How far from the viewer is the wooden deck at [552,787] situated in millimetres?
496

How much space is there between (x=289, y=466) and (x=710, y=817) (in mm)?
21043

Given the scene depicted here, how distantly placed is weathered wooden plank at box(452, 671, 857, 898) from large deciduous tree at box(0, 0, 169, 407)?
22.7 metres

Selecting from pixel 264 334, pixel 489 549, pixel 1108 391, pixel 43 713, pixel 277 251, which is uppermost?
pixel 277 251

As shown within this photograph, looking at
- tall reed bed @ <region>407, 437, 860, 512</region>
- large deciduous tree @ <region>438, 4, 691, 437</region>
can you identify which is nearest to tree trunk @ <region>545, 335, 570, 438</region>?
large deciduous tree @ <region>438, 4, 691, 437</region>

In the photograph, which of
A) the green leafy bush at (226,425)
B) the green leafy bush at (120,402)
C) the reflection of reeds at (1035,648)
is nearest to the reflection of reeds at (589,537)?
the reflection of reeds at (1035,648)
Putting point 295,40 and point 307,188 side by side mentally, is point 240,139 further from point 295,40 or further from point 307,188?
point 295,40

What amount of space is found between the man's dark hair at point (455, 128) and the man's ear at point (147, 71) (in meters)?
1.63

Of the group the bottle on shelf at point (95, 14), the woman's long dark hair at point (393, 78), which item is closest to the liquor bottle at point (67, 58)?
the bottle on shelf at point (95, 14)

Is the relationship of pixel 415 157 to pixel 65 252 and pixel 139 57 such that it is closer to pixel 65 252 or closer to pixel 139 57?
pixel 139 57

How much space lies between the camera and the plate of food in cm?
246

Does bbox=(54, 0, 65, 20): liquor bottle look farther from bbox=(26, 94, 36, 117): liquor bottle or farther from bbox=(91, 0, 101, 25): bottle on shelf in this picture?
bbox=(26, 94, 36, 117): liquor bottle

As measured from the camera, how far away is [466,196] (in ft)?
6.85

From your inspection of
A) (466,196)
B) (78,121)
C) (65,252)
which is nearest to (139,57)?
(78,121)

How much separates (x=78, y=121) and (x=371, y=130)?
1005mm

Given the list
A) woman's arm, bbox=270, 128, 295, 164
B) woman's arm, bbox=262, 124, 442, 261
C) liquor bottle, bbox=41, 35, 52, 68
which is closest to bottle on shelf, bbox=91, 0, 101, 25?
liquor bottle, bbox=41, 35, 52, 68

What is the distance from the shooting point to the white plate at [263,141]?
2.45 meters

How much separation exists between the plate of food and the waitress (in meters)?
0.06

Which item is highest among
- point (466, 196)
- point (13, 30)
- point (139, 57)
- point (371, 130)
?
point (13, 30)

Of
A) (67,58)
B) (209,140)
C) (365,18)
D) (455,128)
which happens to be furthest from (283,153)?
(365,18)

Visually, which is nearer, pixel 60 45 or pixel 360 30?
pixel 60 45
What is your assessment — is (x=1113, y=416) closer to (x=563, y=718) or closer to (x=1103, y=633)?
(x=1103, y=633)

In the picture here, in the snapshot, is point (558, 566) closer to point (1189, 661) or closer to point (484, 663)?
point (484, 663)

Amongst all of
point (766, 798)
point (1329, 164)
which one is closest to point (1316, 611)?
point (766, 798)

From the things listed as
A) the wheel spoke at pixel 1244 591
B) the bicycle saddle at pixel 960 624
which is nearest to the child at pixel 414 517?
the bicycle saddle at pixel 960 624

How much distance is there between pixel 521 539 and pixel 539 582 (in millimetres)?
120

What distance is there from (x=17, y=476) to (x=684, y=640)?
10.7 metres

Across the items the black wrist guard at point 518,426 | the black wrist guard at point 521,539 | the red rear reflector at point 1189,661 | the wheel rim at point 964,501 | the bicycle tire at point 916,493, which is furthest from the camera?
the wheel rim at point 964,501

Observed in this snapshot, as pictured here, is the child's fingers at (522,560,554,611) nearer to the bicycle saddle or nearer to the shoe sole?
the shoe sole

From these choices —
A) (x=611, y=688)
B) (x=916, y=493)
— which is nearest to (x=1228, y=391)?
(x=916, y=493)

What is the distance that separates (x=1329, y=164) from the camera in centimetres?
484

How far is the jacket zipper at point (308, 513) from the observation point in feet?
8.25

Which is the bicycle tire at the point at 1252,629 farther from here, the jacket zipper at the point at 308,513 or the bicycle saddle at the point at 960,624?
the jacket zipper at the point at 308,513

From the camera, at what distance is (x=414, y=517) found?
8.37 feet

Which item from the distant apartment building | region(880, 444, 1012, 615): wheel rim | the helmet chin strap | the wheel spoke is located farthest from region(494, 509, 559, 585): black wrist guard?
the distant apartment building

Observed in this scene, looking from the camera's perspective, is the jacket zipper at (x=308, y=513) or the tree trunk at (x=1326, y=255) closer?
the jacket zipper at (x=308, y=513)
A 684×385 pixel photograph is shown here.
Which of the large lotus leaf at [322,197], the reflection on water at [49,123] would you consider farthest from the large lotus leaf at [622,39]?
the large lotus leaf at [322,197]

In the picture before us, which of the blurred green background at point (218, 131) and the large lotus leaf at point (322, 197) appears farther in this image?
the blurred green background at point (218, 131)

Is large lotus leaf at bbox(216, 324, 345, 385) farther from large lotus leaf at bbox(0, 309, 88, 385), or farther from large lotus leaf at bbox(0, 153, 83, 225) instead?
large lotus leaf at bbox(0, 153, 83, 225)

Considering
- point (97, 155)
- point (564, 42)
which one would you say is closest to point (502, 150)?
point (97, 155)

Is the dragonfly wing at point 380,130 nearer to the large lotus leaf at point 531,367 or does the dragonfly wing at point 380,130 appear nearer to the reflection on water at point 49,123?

────────────────

Task requirements:
Reproduce every one of the records above word for word, keeping each line as it stands.

In response:
How far from the viewer is the wooden deck at [552,787] situated in millimetres?
496

How much space is there between (x=289, y=466) and (x=710, y=817) (in mm)?
21043

Given the scene depicted here, how distantly placed is weathered wooden plank at box(452, 671, 857, 898) from large deciduous tree at box(0, 0, 169, 407)?
22.7 metres

Selecting from pixel 264 334, pixel 489 549, pixel 1108 391, pixel 43 713, pixel 277 251, which is uppermost?
pixel 277 251

As shown within this photograph, looking at
- tall reed bed @ <region>407, 437, 860, 512</region>
- large deciduous tree @ <region>438, 4, 691, 437</region>
can you identify which is nearest to tree trunk @ <region>545, 335, 570, 438</region>?
large deciduous tree @ <region>438, 4, 691, 437</region>

In the photograph, which of
A) the green leafy bush at (226,425)
B) the green leafy bush at (120,402)
C) the reflection of reeds at (1035,648)
is nearest to the reflection of reeds at (589,537)?
the reflection of reeds at (1035,648)
Putting point 295,40 and point 307,188 side by side mentally, is point 240,139 further from point 295,40 or further from point 307,188?
point 295,40

What amount of space is found between the man's dark hair at point (455, 128) and the man's ear at point (147, 71) (in meters)?
1.63

Of the group the bottle on shelf at point (95, 14), the woman's long dark hair at point (393, 78), which item is closest to the liquor bottle at point (67, 58)?
the bottle on shelf at point (95, 14)

Is the relationship of pixel 415 157 to pixel 65 252 and pixel 139 57 such that it is closer to pixel 65 252 or closer to pixel 139 57?
pixel 139 57

How much space lies between the camera and the plate of food in cm?
246

Does bbox=(54, 0, 65, 20): liquor bottle look farther from bbox=(26, 94, 36, 117): liquor bottle or farther from bbox=(91, 0, 101, 25): bottle on shelf in this picture?
bbox=(26, 94, 36, 117): liquor bottle

As measured from the camera, how far away is [466,196] (in ft)?
6.85

From your inspection of
A) (466,196)
B) (78,121)
C) (65,252)
which is nearest to (139,57)?
(78,121)

How much separates (x=78, y=121) and (x=371, y=130)?
1005mm

Given the list
A) woman's arm, bbox=270, 128, 295, 164
B) woman's arm, bbox=262, 124, 442, 261
C) liquor bottle, bbox=41, 35, 52, 68
which is closest to bottle on shelf, bbox=91, 0, 101, 25?
liquor bottle, bbox=41, 35, 52, 68

What is the distance from the shooting point to the white plate at [263,141]?
2.45 meters

How much separation exists between the plate of food and the waitress (in meters)?
0.06

Which item is highest among
- point (466, 196)
- point (13, 30)
- point (139, 57)
- point (371, 130)
?
point (13, 30)

Of
A) (67,58)
B) (209,140)
C) (365,18)
D) (455,128)
which happens to be furthest from (283,153)?
(365,18)

Visually, which is nearer, pixel 60 45 or pixel 360 30?
pixel 60 45
What is your assessment — is (x=1113, y=416) closer to (x=563, y=718) or closer to (x=1103, y=633)?
(x=1103, y=633)

In the picture here, in the snapshot, is point (558, 566) closer to point (1189, 661) or closer to point (484, 663)?
point (484, 663)

Amongst all of
point (766, 798)
point (1329, 164)
which one is closest to point (1316, 611)?
point (766, 798)

From the things listed as
A) the wheel spoke at pixel 1244 591
B) the bicycle saddle at pixel 960 624
which is nearest to the child at pixel 414 517?
the bicycle saddle at pixel 960 624

How much distance is there between pixel 521 539 and pixel 539 582 (in millimetres)?
120

What distance is there from (x=17, y=476) to (x=684, y=640)?
10.7 metres

Across the items the black wrist guard at point 518,426 | the black wrist guard at point 521,539 | the red rear reflector at point 1189,661 | the wheel rim at point 964,501 | the bicycle tire at point 916,493, which is furthest from the camera?
the wheel rim at point 964,501

Observed in this snapshot, as pictured here, is the child's fingers at (522,560,554,611) nearer to the bicycle saddle or nearer to the shoe sole?
the shoe sole

From these choices —
A) (x=611, y=688)
B) (x=916, y=493)
— which is nearest to (x=1228, y=391)?
(x=916, y=493)

What is the distance that separates (x=1329, y=164) from the camera in centimetres?
484

How far is the jacket zipper at point (308, 513) from the observation point in feet?
8.25

Which is the bicycle tire at the point at 1252,629 farther from here, the jacket zipper at the point at 308,513 or the bicycle saddle at the point at 960,624?
the jacket zipper at the point at 308,513

From the camera, at what distance is (x=414, y=517) found?
8.37 feet

Which item from the distant apartment building | region(880, 444, 1012, 615): wheel rim | the helmet chin strap | the wheel spoke is located farthest from region(494, 509, 559, 585): black wrist guard?
the distant apartment building

Observed in this scene, looking from the camera's perspective, is the jacket zipper at (x=308, y=513) or the tree trunk at (x=1326, y=255) closer?
the jacket zipper at (x=308, y=513)
A 684×385 pixel photograph is shown here.
Which of the large lotus leaf at [322,197], the reflection on water at [49,123] would you consider farthest from the large lotus leaf at [622,39]?
the large lotus leaf at [322,197]

In the picture before us, which of the blurred green background at point (218, 131) and the large lotus leaf at point (322, 197) appears farther in this image?
the blurred green background at point (218, 131)

Is large lotus leaf at bbox(216, 324, 345, 385) farther from large lotus leaf at bbox(0, 309, 88, 385), or farther from large lotus leaf at bbox(0, 153, 83, 225) instead?
large lotus leaf at bbox(0, 153, 83, 225)

Considering
- point (97, 155)
- point (564, 42)
which one would you say is closest to point (502, 150)?
point (97, 155)

Is the dragonfly wing at point 380,130 nearer to the large lotus leaf at point 531,367 or does the dragonfly wing at point 380,130 appear nearer to the reflection on water at point 49,123?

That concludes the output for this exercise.